EXCERPT PROVIDED section start
Chemical technology is vital for tackling the major societal challenges

Technological innovations are crucial for achieving the mission objectives of the four societal challenges “Energy transition and sustainability”, “Agriculture, water and food”, “Health and care”, “Security”. Chemical technology? That is where it effectively begins.

The chemistry sector is ideally positioned to support the top sectors in achieving the mission objectives. After all, chemistry produces many substances and materials that other industrial sectors use for manufacturing their products. So where chemistry becomes more sustainable, society becomes more sustainable too.

Take, for example, the developments in aromatics, such as benzene, toluene, xylene and phenol, which are used by the chemical industry for the production of plastics, chemicals and coatings. To date, these have been obtained from crude oil and are therefore responsible for significant CO2 emissions. That is why the chemical industry is now working on obtaining aromatics from plant waste. This will have a serious impact, because fossil-based aromatics account for no less than 40% of all chemical ingredients in the world. Far more can be said about how chemistry is being made more sustainable. For example, the use of resources such as biomass, processed waste and unravelled polymers. Then there are also electrochemical processes for the conversion of hydrogen, CO2, nitrogen or biomass into fuels and resources for the chemical sector.
EXCERPT PROVIDED section end
MATERIAL SHOWN section start
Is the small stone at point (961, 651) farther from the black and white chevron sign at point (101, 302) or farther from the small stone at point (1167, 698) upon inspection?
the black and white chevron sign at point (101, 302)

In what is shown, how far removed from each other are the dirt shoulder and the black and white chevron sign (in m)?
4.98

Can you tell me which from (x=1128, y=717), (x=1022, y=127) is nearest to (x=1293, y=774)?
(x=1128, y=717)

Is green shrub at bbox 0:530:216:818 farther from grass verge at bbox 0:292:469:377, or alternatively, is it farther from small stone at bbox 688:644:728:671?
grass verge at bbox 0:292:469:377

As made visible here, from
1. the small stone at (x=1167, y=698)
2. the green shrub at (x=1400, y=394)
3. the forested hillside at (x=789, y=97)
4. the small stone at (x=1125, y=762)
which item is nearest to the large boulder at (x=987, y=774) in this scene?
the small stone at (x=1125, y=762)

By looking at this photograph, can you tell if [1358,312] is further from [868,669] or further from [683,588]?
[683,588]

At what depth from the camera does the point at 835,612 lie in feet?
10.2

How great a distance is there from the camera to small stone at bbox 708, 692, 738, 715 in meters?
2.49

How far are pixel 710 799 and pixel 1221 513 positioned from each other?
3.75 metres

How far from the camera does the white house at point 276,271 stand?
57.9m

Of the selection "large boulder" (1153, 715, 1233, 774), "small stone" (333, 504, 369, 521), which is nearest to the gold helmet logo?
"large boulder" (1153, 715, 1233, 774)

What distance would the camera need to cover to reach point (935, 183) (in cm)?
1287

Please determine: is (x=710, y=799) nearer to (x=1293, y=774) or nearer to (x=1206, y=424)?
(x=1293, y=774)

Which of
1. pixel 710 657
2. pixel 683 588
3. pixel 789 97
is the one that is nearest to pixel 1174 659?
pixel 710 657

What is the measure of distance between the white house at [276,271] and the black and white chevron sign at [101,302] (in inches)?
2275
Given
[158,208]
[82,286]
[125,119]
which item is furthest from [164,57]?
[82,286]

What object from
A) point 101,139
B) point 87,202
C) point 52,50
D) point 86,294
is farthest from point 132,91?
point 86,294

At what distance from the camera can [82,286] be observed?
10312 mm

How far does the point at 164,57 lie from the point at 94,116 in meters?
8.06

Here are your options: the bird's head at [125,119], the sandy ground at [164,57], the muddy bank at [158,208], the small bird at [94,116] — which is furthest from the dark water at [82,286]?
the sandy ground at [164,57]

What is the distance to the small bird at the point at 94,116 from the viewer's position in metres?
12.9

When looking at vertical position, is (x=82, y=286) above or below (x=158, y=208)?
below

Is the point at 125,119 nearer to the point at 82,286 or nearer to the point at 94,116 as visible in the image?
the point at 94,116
MATERIAL SHOWN section end
▶ _TO DO_:
[A] Answer from the piece on chemical technology and societal challenges:
(i) Which four societal challenges does it name?
(ii) Which four aromatics does it list as examples?
(iii) What share of all chemical ingredients in the world do fossil-based aromatics account for?
[B] Carry on the piece on chemical technology and societal challenges from its final sentence.

▶ _YOUR RESPONSES_:
[A]
(i) "Energy transition and sustainability", "Agriculture, water and food", "Health and care" and "Security"
(ii) Benzene, toluene, xylene and phenol
(iii) 40%

[B]
And soft advanced materials should not be forgotten either. This chemical technology makes it possible to build materials from the molecular level upwards and to provide them with qualities such as safety, strength, lightness of weight, a longer durability and lower costs. All of that is done to reduce the CO2 footprint as much as possible. One application could be high-quality, fibre-reinforced thermoplastics as a plate material for superlight cars that consume less energy and produce fewer emissions. Another example is the chemical production of thermochromic coatings and foils for glazing that improve light reflection thus reducing the necessity for air-conditioning.

This same positive influence on industrial value chains assumes the safe design of existing and new chemical substances, materials, products and processes. Those can be (re)designed from the molecular level upwards so that highly alarming substances can be banished and emissions prevented. Then both people and the environment will no longer be exposed to toxic substances, and materials and products in a circular economy will be safe to reuse.